Тайна всеславянства и всечеловечества
Над человеком простираются таинственные голубые своды, а под ним разверзаются грозные бездны неизвестного и вечного. В таком загадочном мире человек не может оставаться настоящим человеком, если свое существо не соединит с этой голубой бескрайностью неба и с таинственными безднами земли и если через артерии всех существ мира не проструится его кровь, чтобы соединиться с ними со всеми в сердце своем. Только так человек может почувствовать цельность своего существа, осознать себя как вселенское существо. Ибо во всех существах он находит частицу самого себя и в то же время понимает, что судьба каждого отдельного существа вплетается в его собственную судьбу. Все существа близки ему, он искренне разделяет все их чувства: их радости и печали, их взлеты и падения. В царстве сущего ему ничто не чуждо, существует нечто, что человека непреодолимо связывает со всем и всеми: все в нем и все во всем.
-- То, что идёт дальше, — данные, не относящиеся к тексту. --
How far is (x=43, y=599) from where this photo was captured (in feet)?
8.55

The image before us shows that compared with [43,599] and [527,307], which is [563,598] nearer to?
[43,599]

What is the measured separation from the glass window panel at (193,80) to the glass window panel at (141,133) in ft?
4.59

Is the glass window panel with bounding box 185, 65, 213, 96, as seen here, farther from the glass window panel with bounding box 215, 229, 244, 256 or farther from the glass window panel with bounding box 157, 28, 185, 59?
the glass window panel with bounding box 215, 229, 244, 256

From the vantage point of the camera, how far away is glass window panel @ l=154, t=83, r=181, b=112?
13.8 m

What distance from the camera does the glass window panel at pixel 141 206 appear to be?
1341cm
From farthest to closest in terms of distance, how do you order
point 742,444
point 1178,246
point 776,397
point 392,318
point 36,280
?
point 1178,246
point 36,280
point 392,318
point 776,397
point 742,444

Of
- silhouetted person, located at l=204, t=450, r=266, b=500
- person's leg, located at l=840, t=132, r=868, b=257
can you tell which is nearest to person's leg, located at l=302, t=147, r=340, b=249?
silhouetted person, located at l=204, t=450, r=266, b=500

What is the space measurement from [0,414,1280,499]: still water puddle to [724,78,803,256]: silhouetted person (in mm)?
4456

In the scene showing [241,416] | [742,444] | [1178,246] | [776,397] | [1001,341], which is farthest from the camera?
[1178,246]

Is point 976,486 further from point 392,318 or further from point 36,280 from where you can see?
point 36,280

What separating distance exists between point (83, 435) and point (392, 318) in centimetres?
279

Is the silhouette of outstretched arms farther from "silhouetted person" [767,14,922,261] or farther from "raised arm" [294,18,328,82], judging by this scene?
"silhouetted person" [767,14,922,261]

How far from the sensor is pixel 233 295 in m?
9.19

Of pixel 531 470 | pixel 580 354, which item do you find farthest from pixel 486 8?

Более того, он остро ощущает, что каким-то таинственным образом реально присутствует во всех людях и что все люди органически являются частью его существа: он плачет с плачущими, печалится с печалящимися, радуется с радующимися. Одним словом, для всех он — все. Но как, каким образом? Через Богочеловека Христа. Он (Христос), как разлив реки, несет душу человека ко всем сердцам, придавая ей всечеловеческую ширину и всечеловеческую глубину. И Христов человек ощущает себя как всечеловек, которому все человеческие существа близки как свои: свои в чувствованиях, свои в познании, свои в любви. Исчезают границы между ним (человеком) и ими (людьми), ибо воздействие Божественной силы Его вселюбви оттаивает лед сердец, подобно горячему солнцу, под лучами которого тает лед. Исполненный богочеловеческой любовью Христов человек всегда расположен ко всем, в каждом он видит своего бессмертного, Божественного брата и готов служить ему всем своим существом.